● **Work required**
Copy out the listing that follows exactly, dropping every picture.

A run of records:

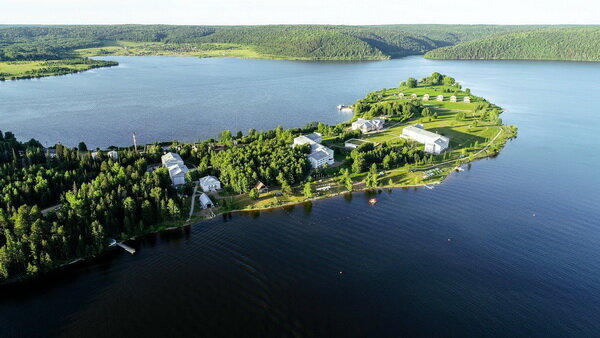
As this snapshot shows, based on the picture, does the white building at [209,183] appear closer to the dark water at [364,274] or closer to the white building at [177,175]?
the white building at [177,175]

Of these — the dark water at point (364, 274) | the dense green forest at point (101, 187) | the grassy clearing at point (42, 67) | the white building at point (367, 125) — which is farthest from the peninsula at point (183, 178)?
the grassy clearing at point (42, 67)

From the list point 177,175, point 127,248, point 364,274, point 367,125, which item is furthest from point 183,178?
point 367,125

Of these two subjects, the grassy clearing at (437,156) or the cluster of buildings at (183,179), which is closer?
the cluster of buildings at (183,179)

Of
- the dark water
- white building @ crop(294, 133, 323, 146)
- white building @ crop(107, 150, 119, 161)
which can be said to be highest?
white building @ crop(294, 133, 323, 146)

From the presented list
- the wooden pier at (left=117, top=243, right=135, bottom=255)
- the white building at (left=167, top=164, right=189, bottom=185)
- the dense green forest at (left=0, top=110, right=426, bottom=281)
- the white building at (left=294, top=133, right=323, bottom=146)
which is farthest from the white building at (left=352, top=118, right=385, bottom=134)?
the wooden pier at (left=117, top=243, right=135, bottom=255)

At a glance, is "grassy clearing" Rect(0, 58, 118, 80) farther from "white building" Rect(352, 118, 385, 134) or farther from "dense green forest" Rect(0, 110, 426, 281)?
"white building" Rect(352, 118, 385, 134)


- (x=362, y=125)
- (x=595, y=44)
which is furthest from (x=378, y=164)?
(x=595, y=44)
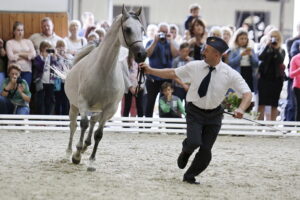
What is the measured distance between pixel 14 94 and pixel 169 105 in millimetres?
2856

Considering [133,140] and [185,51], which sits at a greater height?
[185,51]

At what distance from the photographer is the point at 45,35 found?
1296 cm

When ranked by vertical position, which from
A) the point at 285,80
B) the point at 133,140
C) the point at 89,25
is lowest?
the point at 133,140

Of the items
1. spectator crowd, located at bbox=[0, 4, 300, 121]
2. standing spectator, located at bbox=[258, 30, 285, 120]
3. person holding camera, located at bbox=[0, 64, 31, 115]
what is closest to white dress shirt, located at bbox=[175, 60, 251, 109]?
spectator crowd, located at bbox=[0, 4, 300, 121]

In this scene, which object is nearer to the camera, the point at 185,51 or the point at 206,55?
the point at 206,55

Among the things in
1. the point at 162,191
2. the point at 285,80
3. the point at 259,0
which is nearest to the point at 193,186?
the point at 162,191

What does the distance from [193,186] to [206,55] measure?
134cm

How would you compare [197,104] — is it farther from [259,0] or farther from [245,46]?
[259,0]

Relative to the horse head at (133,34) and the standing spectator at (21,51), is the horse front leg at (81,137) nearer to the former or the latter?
the horse head at (133,34)

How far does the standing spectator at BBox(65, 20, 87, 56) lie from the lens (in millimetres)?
12688

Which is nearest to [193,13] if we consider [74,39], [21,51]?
[74,39]

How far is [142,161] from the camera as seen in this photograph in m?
8.49

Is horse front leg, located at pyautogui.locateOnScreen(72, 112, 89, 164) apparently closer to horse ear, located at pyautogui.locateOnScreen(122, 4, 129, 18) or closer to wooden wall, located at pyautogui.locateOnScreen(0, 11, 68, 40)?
horse ear, located at pyautogui.locateOnScreen(122, 4, 129, 18)

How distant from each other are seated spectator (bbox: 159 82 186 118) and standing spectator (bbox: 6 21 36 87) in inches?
98.7
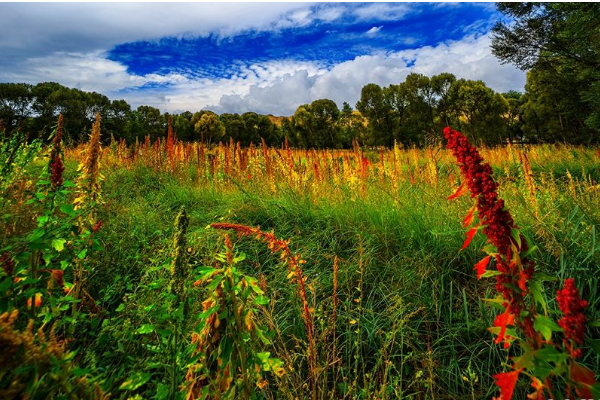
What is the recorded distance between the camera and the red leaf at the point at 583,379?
1.92ft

● **In response**
As this snapshot shows, based on the picture, does the white building at [209,183] appear closer to the dark water at [364,274] or closer to the white building at [177,175]?
the white building at [177,175]

Of these — the dark water at point (364, 274) | the dense green forest at point (101, 187) | the grassy clearing at point (42, 67) | the white building at point (367, 125) — which is farthest from the peninsula at point (183, 178)?
the grassy clearing at point (42, 67)

From the list point 177,175, point 127,248, point 364,274, point 367,125, which item is furthest from point 183,178?
point 367,125

Of these two subjects, the grassy clearing at (437,156) or the cluster of buildings at (183,179), which is closer?
the cluster of buildings at (183,179)

Of
- the dark water
- white building @ crop(294, 133, 323, 146)
- white building @ crop(107, 150, 119, 161)
which can be said to be highest?
white building @ crop(294, 133, 323, 146)

From the presented list
- the wooden pier at (left=117, top=243, right=135, bottom=255)
- the white building at (left=167, top=164, right=189, bottom=185)
- the dense green forest at (left=0, top=110, right=426, bottom=281)
- the white building at (left=294, top=133, right=323, bottom=146)
which is farthest from the white building at (left=352, top=118, right=385, bottom=134)?
the wooden pier at (left=117, top=243, right=135, bottom=255)

At a glance, is "grassy clearing" Rect(0, 58, 118, 80) farther from "white building" Rect(352, 118, 385, 134) or farther from "dense green forest" Rect(0, 110, 426, 281)?
"white building" Rect(352, 118, 385, 134)


- (x=362, y=125)
- (x=595, y=44)
which is furthest from (x=378, y=164)?
(x=595, y=44)
What is the measured distance between pixel 14 94 and pixel 169 105 in millimetres?
2856

Considering [133,140] and [185,51], which sits at a greater height?
[185,51]

At what distance from the photographer is the point at 45,35 found?
1296 cm

When ranked by vertical position, which from
A) the point at 285,80
B) the point at 133,140
C) the point at 89,25
is lowest?
the point at 133,140

Of the items
1. spectator crowd, located at bbox=[0, 4, 300, 121]
2. standing spectator, located at bbox=[258, 30, 285, 120]
3. person holding camera, located at bbox=[0, 64, 31, 115]
what is closest to white dress shirt, located at bbox=[175, 60, 251, 109]?
spectator crowd, located at bbox=[0, 4, 300, 121]

In this scene, which object is nearer to the camera, the point at 185,51 or the point at 206,55?
the point at 206,55

Among the things in
1. the point at 162,191
2. the point at 285,80
3. the point at 259,0
which is nearest to the point at 193,186?
the point at 162,191

What does the distance from [193,186] to [206,55] measure?
134cm

How would you compare [197,104] — is it farther from [259,0] or farther from [245,46]?
[259,0]

Relative to the horse head at (133,34) and the standing spectator at (21,51), is the horse front leg at (81,137) nearer to the former or the latter?
the horse head at (133,34)

How far does the standing spectator at BBox(65, 20, 87, 56) lie from the lens (in millimetres)?
12688

Which is nearest to [193,13] if we consider [74,39], [21,51]?
[74,39]

How far is [142,161] from the camera as seen in this photograph in m?
8.49

Is horse front leg, located at pyautogui.locateOnScreen(72, 112, 89, 164) apparently closer to horse ear, located at pyautogui.locateOnScreen(122, 4, 129, 18) or closer to wooden wall, located at pyautogui.locateOnScreen(0, 11, 68, 40)?
horse ear, located at pyautogui.locateOnScreen(122, 4, 129, 18)

How distant from each other are seated spectator (bbox: 159 82 186 118) and standing spectator (bbox: 6 21 36 87) in inches?
98.7
What is the recorded distance between the camera and the red leaf at the point at 583,379?
1.92ft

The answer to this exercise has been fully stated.